Understanding your options

What is excision surgery?

The one-sentence versionThe only treatment that removes endometriosis at the root. Everything else manages the symptoms. This removes the disease.

Written by Tiger Bawa, MD · OB/GYN · REI Fellow, Cleveland Clinic

Two procedures, one name

When a surgeon says they “treat endometriosis surgically,” they could mean one of two very different things. The difference matters more than almost anything else in your care.

Ablation burns or vaporizes the surface of a lesion. It’s faster, more common, and can be done by most gynecologic surgeons. But endometriosis often grows deeper than it looks. Ablation treats the visible top and leaves the roots behind, the way cutting a weed at the soil line leaves everything underground intact.

Excision cuts the lesion out entirely, down to healthy tissue, and removes it. The surgeon develops a plane underneath the disease and lifts it out at the root. It’s technically harder, takes longer, and requires real specialist training, but it is the only approach that removes the disease rather than scorching its surface.

Why the root is the whole point

Recall what makes endometriosis self-sustaining: lesions produce their own estrogen, recruit their own blood supply, and grow their own nerve fibers. A lesion that is burned on top but left in the wall still has its fuel loop and its blood supply. It can reactivate.

This is reflected in the data patients feel in their own bodies: studies comparing the two techniques consistently show lower recurrence and longer-lasting pain relief after excision, particularly for deep infiltrating disease. When endometriosis comes roaring back a year after surgery, incomplete removal is frequently why.

Deep disease and why the surgeon matters

Endometriosis doesn’t respect organ boundaries. Deep infiltrating disease can involve the uterosacral ligaments, the space between the rectum and vagina, the bowel, the bladder, and the ureters. Removing it safely sometimes means working alongside colorectal or urologic surgeons in the same operation.

That is why the surgeon’s experience is not a detail, it is the treatment. A high-volume excision specialist who operates on this disease every week is a fundamentally different proposition from a generalist who encounters it occasionally. This is exactly the gap Pelvia’s referral network is built to close: connecting you to patient-preferred excision surgeons rather than leaving you to find one alone.

What surgery can and can’t fix

Excision is the gold standard for the disease, and for many women it dramatically reduces pain, improves fertility prospects, and restores quality of life. But it is honest, and important, to know its limits.

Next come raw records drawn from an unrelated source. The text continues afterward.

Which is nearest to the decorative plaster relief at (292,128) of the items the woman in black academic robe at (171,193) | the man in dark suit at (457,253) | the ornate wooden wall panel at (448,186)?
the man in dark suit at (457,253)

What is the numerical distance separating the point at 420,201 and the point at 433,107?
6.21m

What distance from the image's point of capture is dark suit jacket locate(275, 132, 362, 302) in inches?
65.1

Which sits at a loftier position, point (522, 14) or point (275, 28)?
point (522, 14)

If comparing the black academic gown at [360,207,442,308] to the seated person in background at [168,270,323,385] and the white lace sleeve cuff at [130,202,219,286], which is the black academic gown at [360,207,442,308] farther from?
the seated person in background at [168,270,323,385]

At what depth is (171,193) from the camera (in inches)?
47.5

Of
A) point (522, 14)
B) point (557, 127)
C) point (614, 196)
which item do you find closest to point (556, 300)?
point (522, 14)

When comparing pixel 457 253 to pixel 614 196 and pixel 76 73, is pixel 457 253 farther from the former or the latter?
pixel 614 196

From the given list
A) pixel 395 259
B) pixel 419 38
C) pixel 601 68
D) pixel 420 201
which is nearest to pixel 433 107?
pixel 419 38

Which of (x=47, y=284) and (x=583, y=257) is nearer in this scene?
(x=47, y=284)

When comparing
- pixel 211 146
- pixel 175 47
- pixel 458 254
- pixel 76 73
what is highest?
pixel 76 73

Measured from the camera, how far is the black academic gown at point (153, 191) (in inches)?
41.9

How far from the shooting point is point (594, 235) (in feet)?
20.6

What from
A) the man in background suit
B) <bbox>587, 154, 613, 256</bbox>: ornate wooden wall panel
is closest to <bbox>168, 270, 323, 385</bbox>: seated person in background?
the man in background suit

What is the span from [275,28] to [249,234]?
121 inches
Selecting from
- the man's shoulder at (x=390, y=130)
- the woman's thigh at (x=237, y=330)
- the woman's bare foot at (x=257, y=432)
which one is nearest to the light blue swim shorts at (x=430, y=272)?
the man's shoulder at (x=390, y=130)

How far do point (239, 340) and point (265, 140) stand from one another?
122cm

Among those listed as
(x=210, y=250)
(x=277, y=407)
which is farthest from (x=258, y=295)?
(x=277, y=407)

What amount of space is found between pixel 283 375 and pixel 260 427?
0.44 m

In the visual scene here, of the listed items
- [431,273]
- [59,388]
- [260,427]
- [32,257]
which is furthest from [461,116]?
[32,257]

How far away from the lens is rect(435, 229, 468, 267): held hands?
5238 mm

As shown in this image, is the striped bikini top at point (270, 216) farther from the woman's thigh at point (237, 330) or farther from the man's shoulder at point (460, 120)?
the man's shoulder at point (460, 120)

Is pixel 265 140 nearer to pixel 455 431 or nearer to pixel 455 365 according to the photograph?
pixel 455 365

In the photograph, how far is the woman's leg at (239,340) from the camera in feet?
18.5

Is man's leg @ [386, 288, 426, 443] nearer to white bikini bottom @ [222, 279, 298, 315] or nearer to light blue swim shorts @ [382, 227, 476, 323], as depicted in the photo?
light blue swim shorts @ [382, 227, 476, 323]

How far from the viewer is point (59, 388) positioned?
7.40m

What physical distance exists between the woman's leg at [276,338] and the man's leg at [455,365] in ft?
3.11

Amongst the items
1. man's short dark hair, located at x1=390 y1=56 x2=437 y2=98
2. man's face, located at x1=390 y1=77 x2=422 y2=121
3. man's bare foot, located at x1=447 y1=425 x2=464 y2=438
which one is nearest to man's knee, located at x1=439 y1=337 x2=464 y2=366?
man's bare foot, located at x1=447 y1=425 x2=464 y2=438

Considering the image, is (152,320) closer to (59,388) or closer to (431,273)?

  • It removes lesions. It does not, by itself, reverse central sensitization (the nervous system’s learned pain response), which is why some women benefit from pelvic floor physical therapy and pain-focused care alongside surgery.
  • It treats endometriosis. It does not treat adenomyosis, which lives inside the uterine muscle and follows its own path.
  • It is most durable in expert hands. The same operation done as ablation, or done incompletely, is far more likely to be repeated.
The bottom line

Excision surgery removes endometriosis at the root, and in the hands of a trained specialist it offers the longest-lasting relief and the lowest recurrence of any option we have. It is not the right first step for everyone, and it works best as part of a plan rather than a single event. But for the disease itself, nothing else removes it. The single most important decision you make is who holds the scalpel.